------ Supplied passage ------

Trespass has occasionally been used to keep agricultural pollutants off of neighbouring land. It’s been especially useful when the pollutants have constituted direct, tangible invasions – invasions that could be seen or felt, such as manure or dust.
 
Nuisance
 
For indirect invasions, and for those that can’t be seen or felt, nuisance law has often applied. Nuisance is a bit more abstract, more nuanced, than trespass. A nuisance is something that interferes with the use or enjoyment of private property. Unlike a trespass, a nuisance is something that actually causes harm. In fact, the word comes from the Latin nocere, which means “to harm.” A nuisance might cause physical damage, it might cause financial harm, or it might cause annoyance, or discomfort, or inconvenience.
 
Nuisance law has been of tremendous help to those fighting agricultural pollution. People have used it to protect themselves from smoke and foul smells. They’ve used it to challenge noises and vibrations. Sometimes, nuisance has been used to fight more tangible forms of pollution as well – whenever the pollution has interfered with the use or enjoyment of private property.
 
Of course, there are all sorts of qualifications. First of all, nuisance law doesn’t concern itself with so-called “trifling matters.” Minor, everyday smells or noises aren’t considered nuisances. The thinking is that everyone creates such common irritants, and everyone benefits from their being allowed. So these kinds of activities are protected by a rule that is summarized as “give and take, live and let live.”
 


Nor does nuisance law concern itself with the suffering of unusually sensitive people. To be a nuisance, an activity must be severe enough to harm a normal person of ordinary sensibilities.

------

Copy the passage on nuisance law word for word, from "For indirect invasions, and" to "interfered with the use or enjoyment of private property.". The lines after this point are separate material, unconnected to the passage above.

------ Data extracts ------

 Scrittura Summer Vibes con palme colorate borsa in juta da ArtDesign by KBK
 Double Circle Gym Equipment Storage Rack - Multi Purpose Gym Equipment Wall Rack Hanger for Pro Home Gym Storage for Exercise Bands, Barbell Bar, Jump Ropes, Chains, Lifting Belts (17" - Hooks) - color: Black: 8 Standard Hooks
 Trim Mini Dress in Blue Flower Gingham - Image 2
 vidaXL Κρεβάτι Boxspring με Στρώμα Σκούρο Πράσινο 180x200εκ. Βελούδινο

------
------ Data extracts ------

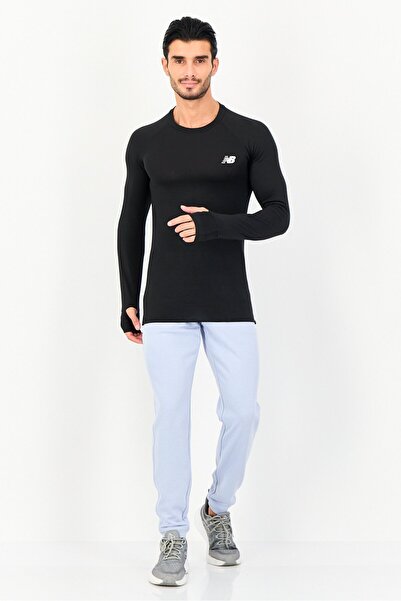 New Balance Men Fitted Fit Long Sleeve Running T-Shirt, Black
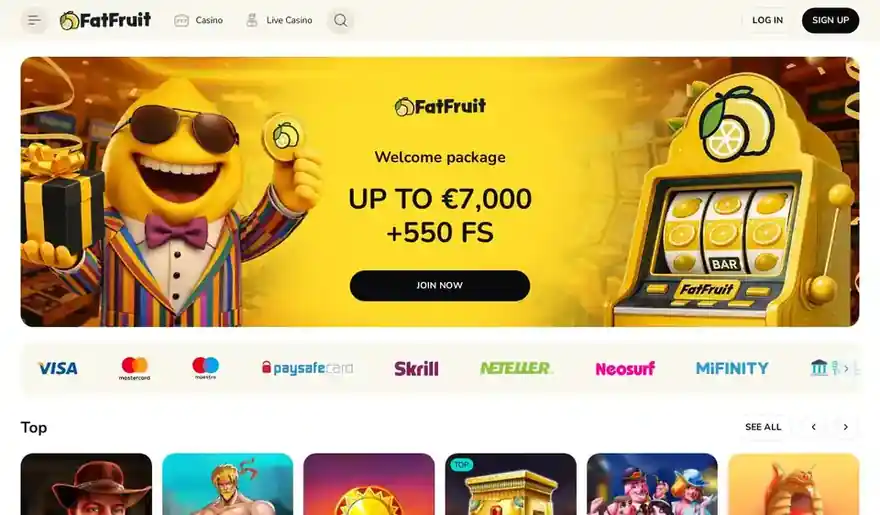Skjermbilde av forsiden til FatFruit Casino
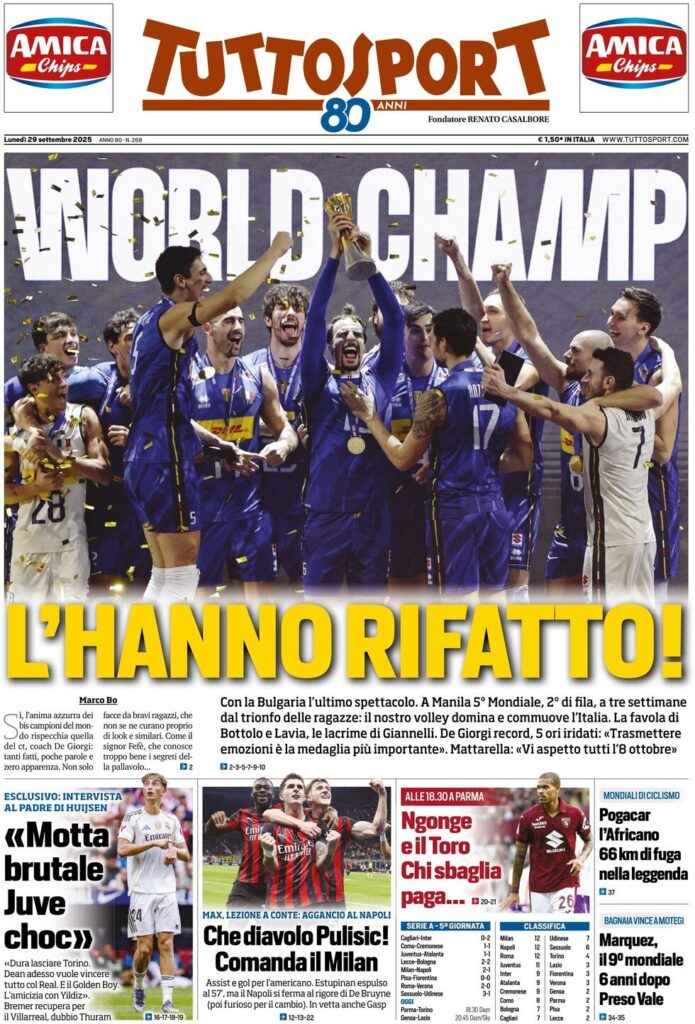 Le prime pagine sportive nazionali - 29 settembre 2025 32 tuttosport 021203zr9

------
------ Data extracts ------

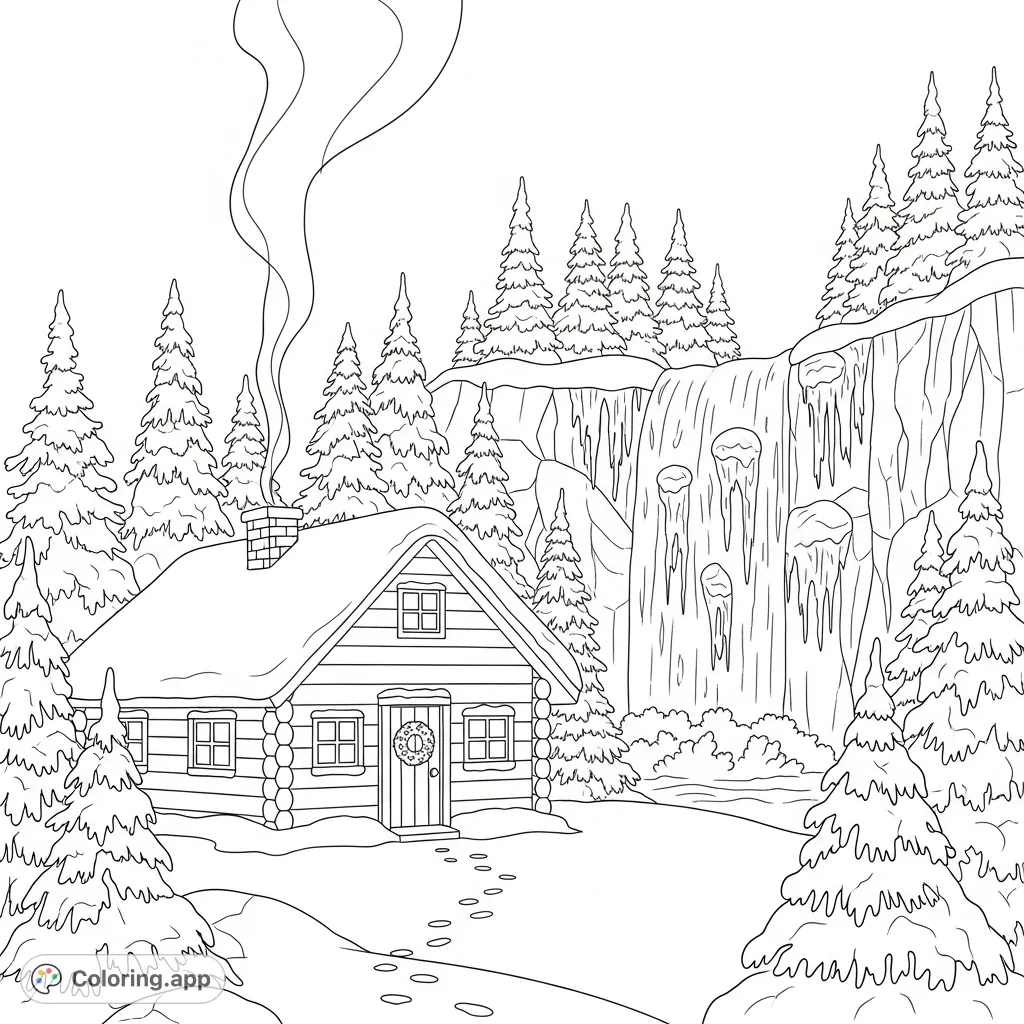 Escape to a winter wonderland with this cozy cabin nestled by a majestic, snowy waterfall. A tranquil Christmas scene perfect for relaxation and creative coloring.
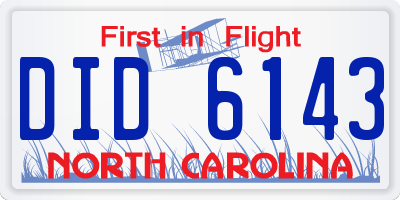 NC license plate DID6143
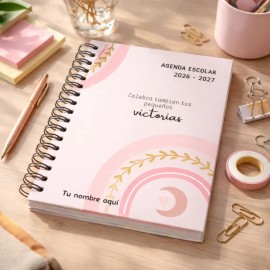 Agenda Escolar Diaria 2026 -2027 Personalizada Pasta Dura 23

------

= Exercise answer =
For indirect invasions, and for those that can’t be seen or felt, nuisance law has often applied. Nuisance is a bit more abstract, more nuanced, than trespass. A nuisance is something that interferes with the use or enjoyment of private property. Unlike a trespass, a nuisance is something that actually causes harm. In fact, the word comes from the Latin nocere, which means “to harm.” A nuisance might cause physical damage, it might cause financial harm, or it might cause annoyance, or discomfort, or inconvenience.
 
Nuisance law has been of tremendous help to those fighting agricultural pollution. People have used it to protect themselves from smoke and foul smells. They’ve used it to challenge noises and vibrations. Sometimes, nuisance has been used to fight more tangible forms of pollution as well – whenever the pollution has interfered with the use or enjoyment of private property.